Examples 1, 2, 3 naringin yield calculation formula: yield of naringin = molar amount of naringin/molar amount of naringin x 100%
And respectively collecting 10mL of the naringin prepared in the examples 1, 2 and 3, concentrating to 1mL by rotary evaporation, purifying by using a preparation liquid phase, performing HPLC analysis after purification, and checking the purity, wherein the ratio of the peak area of the naringin to the total peak area is the purity of the naringin.
As shown in FIGS. 2 to 4, it was revealed that the purity of naringin was 98% at the highest and the yield was 28.3% at pH 6.0, at 60℃and at a concentration of L-rhamnose of 1.0mol/L and at a naringin concentration of 0.03 mol/L.
In the description of the present specification, a description referring to terms "one embodiment," "some embodiments," "examples," "specific examples," or "some examples," etc., means that a particular feature, structure, material, or characteristic described in connection with the embodiment or example is included in at least one embodiment or example of the present invention.
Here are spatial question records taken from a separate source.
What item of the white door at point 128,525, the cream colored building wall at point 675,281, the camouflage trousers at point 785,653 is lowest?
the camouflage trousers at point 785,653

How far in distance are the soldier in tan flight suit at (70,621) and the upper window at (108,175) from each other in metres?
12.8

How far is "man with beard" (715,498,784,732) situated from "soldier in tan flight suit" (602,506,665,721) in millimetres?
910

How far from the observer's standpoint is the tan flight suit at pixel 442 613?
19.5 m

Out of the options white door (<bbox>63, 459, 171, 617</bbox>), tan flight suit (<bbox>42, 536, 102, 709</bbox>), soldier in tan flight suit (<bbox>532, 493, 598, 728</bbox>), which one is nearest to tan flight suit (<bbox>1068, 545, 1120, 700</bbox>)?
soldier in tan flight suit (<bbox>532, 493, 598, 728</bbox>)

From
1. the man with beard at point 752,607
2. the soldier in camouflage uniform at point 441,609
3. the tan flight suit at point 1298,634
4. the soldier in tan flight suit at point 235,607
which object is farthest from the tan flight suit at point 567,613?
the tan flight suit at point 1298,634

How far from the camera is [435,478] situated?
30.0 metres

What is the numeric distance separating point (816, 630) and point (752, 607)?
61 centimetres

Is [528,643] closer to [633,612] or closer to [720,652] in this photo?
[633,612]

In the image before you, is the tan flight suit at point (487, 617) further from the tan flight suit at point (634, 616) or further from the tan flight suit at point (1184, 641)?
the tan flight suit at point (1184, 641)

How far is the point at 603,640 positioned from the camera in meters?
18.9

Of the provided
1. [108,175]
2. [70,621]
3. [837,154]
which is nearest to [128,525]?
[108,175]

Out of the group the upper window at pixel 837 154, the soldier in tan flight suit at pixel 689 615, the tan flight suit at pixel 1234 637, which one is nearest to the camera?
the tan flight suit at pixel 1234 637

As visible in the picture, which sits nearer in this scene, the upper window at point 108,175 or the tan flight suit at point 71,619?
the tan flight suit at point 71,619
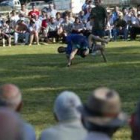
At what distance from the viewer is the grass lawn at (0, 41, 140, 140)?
10.7m

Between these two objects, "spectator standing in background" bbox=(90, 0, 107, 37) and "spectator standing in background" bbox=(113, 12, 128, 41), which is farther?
"spectator standing in background" bbox=(113, 12, 128, 41)

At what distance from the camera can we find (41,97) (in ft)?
39.5

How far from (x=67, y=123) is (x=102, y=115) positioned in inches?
43.1

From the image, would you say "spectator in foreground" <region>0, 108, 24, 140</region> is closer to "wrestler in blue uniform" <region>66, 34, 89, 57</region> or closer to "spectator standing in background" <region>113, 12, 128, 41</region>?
"wrestler in blue uniform" <region>66, 34, 89, 57</region>

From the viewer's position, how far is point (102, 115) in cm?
404

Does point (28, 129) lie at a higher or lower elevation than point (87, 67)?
higher

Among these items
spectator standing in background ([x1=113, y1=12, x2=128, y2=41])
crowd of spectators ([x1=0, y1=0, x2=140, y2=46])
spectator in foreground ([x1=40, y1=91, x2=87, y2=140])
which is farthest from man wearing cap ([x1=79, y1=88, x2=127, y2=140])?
spectator standing in background ([x1=113, y1=12, x2=128, y2=41])

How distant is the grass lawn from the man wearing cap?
435cm

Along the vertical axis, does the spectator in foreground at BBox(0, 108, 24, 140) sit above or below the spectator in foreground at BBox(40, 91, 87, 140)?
above

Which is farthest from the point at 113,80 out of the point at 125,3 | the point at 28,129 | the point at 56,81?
the point at 125,3

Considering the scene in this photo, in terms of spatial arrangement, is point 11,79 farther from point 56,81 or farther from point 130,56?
point 130,56

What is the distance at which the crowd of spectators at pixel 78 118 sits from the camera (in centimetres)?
318

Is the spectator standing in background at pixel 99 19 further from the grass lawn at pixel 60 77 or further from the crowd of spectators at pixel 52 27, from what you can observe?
the crowd of spectators at pixel 52 27

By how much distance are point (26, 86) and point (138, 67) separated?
412 centimetres
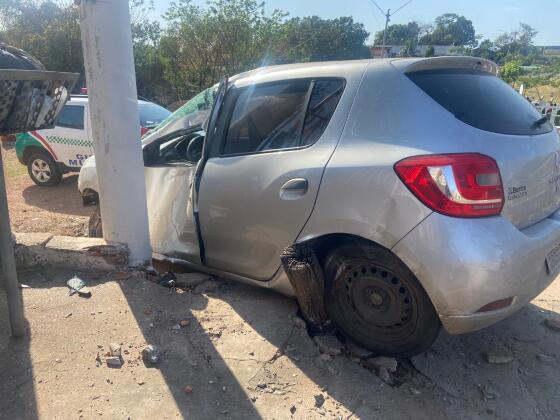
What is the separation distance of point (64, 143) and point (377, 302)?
800 cm

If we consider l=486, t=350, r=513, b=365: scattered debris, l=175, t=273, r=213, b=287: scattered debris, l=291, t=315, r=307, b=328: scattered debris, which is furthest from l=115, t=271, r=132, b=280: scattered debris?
l=486, t=350, r=513, b=365: scattered debris

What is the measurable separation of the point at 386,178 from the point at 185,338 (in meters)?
1.55

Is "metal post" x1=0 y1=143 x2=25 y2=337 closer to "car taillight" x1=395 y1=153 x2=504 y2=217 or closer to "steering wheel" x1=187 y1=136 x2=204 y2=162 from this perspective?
"steering wheel" x1=187 y1=136 x2=204 y2=162

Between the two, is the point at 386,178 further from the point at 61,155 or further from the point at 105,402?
the point at 61,155

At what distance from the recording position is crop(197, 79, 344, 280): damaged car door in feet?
9.09

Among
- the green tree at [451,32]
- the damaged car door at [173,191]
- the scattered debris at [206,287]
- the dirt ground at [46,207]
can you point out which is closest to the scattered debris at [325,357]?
the scattered debris at [206,287]

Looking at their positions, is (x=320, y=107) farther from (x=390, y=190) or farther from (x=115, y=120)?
(x=115, y=120)

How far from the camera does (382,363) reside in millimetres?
2650

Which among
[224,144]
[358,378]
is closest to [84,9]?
[224,144]

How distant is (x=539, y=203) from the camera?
2.55 metres

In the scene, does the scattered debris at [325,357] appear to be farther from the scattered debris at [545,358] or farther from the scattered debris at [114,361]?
the scattered debris at [545,358]

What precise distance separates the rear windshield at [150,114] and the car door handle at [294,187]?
6.08 metres

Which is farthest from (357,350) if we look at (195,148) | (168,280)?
(195,148)

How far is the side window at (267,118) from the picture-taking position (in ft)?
9.68
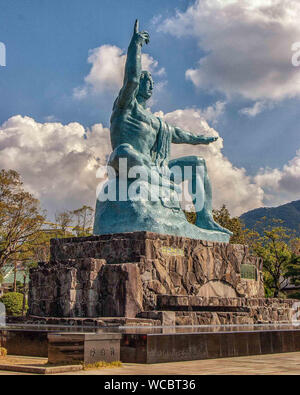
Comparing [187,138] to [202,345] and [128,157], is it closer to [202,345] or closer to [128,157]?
[128,157]

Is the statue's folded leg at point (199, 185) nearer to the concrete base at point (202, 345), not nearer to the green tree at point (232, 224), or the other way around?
the concrete base at point (202, 345)

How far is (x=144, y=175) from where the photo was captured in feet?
47.6

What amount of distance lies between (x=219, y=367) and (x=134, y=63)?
9740mm

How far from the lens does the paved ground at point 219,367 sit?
20.1 ft

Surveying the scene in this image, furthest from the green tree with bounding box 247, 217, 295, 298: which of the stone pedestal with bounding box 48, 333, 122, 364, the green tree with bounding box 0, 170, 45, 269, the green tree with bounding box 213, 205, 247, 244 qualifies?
the stone pedestal with bounding box 48, 333, 122, 364

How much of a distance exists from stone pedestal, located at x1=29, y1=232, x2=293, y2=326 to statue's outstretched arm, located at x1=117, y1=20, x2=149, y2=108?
437 centimetres

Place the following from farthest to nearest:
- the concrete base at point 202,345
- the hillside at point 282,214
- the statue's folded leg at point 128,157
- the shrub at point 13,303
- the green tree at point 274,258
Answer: the hillside at point 282,214 < the green tree at point 274,258 < the shrub at point 13,303 < the statue's folded leg at point 128,157 < the concrete base at point 202,345

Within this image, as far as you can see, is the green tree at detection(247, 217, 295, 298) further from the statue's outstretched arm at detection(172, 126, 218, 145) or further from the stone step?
the stone step

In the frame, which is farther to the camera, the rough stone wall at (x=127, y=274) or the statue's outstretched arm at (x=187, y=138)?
the statue's outstretched arm at (x=187, y=138)

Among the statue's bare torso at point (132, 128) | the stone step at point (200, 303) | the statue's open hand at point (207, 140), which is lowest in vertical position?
the stone step at point (200, 303)

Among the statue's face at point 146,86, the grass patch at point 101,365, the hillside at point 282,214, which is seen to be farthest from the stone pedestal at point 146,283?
the hillside at point 282,214

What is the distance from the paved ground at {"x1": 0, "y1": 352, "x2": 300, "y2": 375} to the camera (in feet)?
20.1
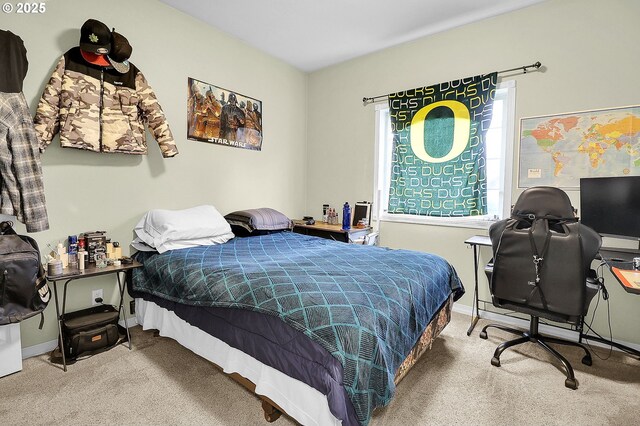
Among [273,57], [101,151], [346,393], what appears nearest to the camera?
[346,393]

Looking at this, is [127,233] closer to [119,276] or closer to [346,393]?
[119,276]

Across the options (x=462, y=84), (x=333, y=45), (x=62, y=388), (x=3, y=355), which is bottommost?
(x=62, y=388)

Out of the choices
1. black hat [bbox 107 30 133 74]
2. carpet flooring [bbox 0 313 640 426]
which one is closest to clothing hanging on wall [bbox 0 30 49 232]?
black hat [bbox 107 30 133 74]

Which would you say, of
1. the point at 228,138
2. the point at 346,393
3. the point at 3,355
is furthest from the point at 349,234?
the point at 3,355

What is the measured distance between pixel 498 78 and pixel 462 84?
308 mm

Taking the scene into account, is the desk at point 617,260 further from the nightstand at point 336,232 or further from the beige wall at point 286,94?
the nightstand at point 336,232

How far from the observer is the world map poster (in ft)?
8.03

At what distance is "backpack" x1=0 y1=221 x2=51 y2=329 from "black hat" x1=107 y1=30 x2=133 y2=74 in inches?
55.4

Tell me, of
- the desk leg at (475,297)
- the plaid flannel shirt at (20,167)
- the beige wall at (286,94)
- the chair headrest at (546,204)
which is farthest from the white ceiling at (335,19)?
the desk leg at (475,297)

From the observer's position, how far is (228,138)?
3457mm

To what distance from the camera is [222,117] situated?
339 cm

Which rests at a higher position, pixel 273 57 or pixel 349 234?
pixel 273 57

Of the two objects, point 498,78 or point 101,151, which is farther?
point 498,78

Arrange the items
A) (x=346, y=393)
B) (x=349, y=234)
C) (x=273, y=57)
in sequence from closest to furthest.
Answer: (x=346, y=393)
(x=349, y=234)
(x=273, y=57)
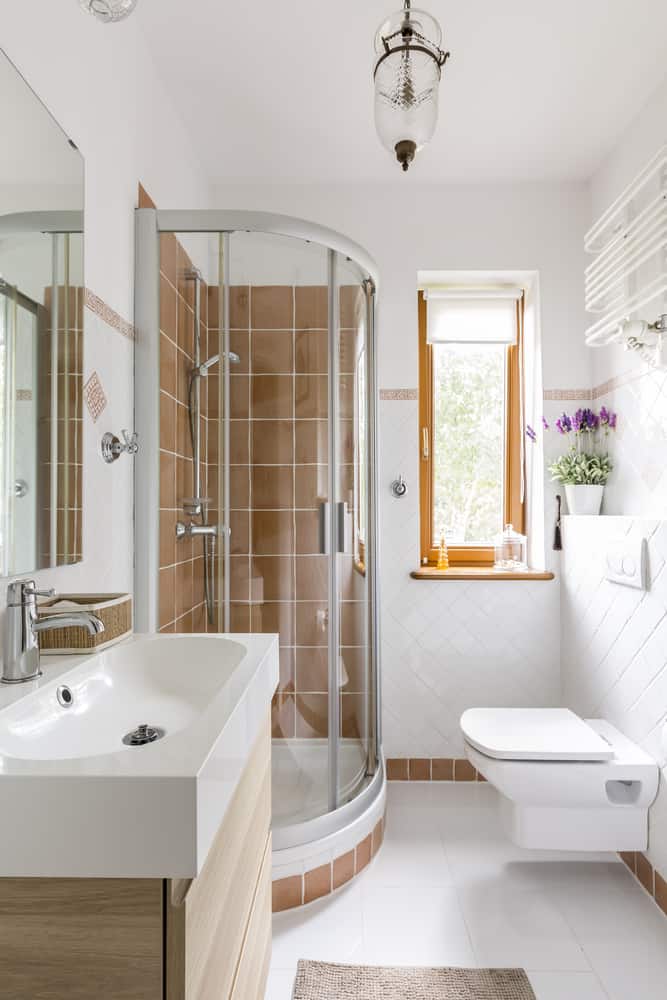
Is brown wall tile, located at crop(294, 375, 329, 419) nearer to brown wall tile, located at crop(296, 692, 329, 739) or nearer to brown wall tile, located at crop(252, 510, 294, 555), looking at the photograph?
brown wall tile, located at crop(252, 510, 294, 555)

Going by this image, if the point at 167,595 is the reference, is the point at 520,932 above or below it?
below

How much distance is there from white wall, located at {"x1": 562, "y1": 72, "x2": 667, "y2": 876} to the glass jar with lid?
231 mm

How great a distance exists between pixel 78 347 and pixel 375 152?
65.3 inches

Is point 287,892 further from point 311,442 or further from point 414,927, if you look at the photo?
point 311,442

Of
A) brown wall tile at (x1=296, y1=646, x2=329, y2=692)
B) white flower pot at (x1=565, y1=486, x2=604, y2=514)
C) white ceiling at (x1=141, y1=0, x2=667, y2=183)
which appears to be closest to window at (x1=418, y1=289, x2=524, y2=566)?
white flower pot at (x1=565, y1=486, x2=604, y2=514)

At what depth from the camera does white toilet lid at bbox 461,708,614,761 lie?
6.48 feet

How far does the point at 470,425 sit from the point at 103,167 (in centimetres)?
191

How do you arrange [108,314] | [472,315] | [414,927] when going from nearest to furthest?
1. [108,314]
2. [414,927]
3. [472,315]

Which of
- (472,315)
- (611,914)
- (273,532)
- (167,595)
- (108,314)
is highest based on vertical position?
(472,315)

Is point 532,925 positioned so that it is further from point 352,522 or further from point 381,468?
point 381,468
In this specification, schematic representations of the above terms should not be understood as necessarily being directed to the same embodiment or example. Furthermore, the particular features, structures, materials, or characteristics described may be combined in any suitable manner in any one or more embodiments or examples. Further, one skilled in the art can engage and combine the different embodiments or examples described in this specification.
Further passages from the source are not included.